戦国遊戯
***** 幸村's View *****

「玲子は今頃、どのあたりになるだろうか」

玲子を見送ってから、一睡もすることができなかった幸村は、屋敷の中をうろうろうろうろしていた。
夜が明けると同時に、幸村は信玄のもとへと急ぐ。玲子が政宗のところへ向かったことを知らせるためだ。


「玲子を奥州に向かわせただと!?」

信玄は、だん!と床に片足を踏みしめた。

「まさか、1人で行かせてはおるまいな!」

信玄がギロリと幸村を睨みつける。幸村は、もちろんといった表情で答えた。

「才蔵を共につけてあります。
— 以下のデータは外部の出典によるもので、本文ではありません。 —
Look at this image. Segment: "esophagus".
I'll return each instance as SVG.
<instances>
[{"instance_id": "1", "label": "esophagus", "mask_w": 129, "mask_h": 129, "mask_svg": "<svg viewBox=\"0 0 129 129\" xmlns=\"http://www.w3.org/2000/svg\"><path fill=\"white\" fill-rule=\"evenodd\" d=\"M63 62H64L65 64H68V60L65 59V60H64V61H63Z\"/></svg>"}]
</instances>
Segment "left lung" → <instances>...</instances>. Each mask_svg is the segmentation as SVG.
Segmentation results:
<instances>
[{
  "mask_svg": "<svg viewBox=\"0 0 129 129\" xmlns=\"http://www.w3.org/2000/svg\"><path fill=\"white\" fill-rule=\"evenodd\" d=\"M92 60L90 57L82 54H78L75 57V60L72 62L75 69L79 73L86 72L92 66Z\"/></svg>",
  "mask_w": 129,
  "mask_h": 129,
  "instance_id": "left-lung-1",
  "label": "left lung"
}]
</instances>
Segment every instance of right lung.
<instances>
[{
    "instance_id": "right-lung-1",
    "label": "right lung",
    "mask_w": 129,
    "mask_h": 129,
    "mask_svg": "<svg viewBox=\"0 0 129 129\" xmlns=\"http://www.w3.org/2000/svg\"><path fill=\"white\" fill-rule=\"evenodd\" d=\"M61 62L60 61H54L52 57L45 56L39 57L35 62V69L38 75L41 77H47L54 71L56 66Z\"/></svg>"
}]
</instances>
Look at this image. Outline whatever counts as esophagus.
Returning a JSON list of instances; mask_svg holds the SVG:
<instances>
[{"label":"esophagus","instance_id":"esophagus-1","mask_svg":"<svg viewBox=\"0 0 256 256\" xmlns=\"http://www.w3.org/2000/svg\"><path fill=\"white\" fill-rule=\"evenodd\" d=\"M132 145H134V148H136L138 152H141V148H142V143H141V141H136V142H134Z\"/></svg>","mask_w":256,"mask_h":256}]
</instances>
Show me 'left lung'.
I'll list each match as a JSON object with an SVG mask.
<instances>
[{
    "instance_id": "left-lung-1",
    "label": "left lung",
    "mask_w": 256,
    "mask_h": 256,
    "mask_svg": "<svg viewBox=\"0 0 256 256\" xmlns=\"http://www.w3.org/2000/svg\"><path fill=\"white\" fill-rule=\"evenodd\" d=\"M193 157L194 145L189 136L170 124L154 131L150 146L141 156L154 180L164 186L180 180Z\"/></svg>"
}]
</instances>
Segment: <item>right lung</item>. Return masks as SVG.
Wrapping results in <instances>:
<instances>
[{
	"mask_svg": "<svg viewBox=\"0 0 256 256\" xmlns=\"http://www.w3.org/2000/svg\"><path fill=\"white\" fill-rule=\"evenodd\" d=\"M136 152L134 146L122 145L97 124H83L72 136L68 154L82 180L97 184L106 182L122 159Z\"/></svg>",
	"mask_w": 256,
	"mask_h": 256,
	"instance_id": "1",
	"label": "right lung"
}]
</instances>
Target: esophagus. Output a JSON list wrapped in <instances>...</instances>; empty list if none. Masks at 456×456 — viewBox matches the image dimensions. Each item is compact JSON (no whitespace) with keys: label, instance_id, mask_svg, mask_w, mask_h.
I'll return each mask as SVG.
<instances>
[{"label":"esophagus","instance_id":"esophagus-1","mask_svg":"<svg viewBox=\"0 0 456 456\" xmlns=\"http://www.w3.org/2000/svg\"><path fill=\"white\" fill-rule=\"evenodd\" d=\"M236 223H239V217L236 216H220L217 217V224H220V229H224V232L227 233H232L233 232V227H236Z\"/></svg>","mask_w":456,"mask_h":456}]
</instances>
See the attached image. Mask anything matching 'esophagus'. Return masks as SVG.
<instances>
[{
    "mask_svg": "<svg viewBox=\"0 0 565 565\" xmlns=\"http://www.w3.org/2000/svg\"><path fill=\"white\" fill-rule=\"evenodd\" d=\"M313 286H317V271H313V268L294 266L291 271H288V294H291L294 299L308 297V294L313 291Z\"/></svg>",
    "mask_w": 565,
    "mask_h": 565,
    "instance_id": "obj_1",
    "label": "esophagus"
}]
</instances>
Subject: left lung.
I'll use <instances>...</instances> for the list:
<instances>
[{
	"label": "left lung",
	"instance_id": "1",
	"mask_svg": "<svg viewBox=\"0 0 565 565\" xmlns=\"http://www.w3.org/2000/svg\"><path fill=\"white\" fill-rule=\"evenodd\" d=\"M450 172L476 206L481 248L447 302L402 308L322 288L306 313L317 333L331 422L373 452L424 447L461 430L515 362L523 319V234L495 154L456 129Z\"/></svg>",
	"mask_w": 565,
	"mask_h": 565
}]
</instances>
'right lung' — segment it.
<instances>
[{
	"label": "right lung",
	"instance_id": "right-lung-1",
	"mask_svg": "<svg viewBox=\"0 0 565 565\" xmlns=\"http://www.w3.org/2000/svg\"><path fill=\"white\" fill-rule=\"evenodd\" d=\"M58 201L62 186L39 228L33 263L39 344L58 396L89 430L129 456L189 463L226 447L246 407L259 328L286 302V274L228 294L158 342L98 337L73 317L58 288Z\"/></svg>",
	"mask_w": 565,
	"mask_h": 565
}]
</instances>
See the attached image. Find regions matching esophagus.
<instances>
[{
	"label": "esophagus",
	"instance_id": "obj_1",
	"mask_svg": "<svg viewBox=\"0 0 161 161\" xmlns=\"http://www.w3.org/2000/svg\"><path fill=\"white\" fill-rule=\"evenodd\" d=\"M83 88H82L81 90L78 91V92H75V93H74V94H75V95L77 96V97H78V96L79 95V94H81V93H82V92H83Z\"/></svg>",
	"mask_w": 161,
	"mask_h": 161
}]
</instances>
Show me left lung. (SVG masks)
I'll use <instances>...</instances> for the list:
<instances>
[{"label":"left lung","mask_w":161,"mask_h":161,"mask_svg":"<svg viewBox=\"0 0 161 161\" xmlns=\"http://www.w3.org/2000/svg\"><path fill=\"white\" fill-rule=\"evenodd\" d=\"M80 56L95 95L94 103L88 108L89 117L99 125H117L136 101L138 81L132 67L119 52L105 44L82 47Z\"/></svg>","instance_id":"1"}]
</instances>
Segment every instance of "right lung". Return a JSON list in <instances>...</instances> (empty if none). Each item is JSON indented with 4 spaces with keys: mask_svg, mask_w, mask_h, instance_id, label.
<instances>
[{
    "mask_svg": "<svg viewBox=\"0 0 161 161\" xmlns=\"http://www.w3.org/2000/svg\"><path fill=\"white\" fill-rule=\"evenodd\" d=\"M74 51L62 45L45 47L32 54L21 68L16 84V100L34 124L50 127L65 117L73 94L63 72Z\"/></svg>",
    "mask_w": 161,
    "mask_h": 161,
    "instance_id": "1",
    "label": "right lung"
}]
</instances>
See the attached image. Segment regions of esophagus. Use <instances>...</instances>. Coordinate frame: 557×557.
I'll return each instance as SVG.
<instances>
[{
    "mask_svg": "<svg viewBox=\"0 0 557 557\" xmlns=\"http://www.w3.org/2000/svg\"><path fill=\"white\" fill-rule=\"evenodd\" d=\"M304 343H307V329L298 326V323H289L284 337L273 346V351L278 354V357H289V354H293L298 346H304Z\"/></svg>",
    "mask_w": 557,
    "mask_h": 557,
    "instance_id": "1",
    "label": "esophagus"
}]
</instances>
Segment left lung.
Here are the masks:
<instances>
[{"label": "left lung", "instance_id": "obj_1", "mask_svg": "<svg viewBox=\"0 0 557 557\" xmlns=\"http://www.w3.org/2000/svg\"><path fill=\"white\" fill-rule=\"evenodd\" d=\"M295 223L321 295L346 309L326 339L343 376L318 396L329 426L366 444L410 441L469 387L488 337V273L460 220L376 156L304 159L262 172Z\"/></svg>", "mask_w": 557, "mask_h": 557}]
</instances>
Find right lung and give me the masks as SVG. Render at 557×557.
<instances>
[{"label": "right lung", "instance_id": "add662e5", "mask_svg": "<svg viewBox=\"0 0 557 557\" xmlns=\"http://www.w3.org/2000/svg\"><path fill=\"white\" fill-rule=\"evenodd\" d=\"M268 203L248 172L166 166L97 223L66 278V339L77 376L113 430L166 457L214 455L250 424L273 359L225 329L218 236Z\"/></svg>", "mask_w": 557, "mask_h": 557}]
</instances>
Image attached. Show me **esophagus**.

ですので、大丈夫ではないかと」

幸村の言葉に、信玄はふむ、と言葉を閉ざした。

「本当は、行かせたくはなかったのですが、あのままでは、玲子が1人で奥州に向かいそうだったもので」

幸村が言うと、信玄は深いため息をついた。

「確かに。玲子ならありうるな」

親指と人差し指で、信玄は顎を撫でた。

「出発したのが昨夜だとすれば、今日の夜には奥州には着く、か」

そう言うと、信玄はすっと座布団に座った。

「裏で糸を引いているのは、確かに織田の手の者なのだな?」

信玄に確認するように聞かれて、幸村は頷いた。

「玲子の話によれば、織田についた、田中学、という者が糸を引いているのではないか、と」

信玄は、よし、と小さく呟くと、立ち上がって、幸村に命令を下した。

「よいか、幸村。お主は今から、一足先に尾張に入り、奴らを陽動してまいれ。先にこちらが、そこまで動くとは、向こうも思うまいて」

ふふっと笑う信玄に、幸村は、ただ黙って頭を下げた。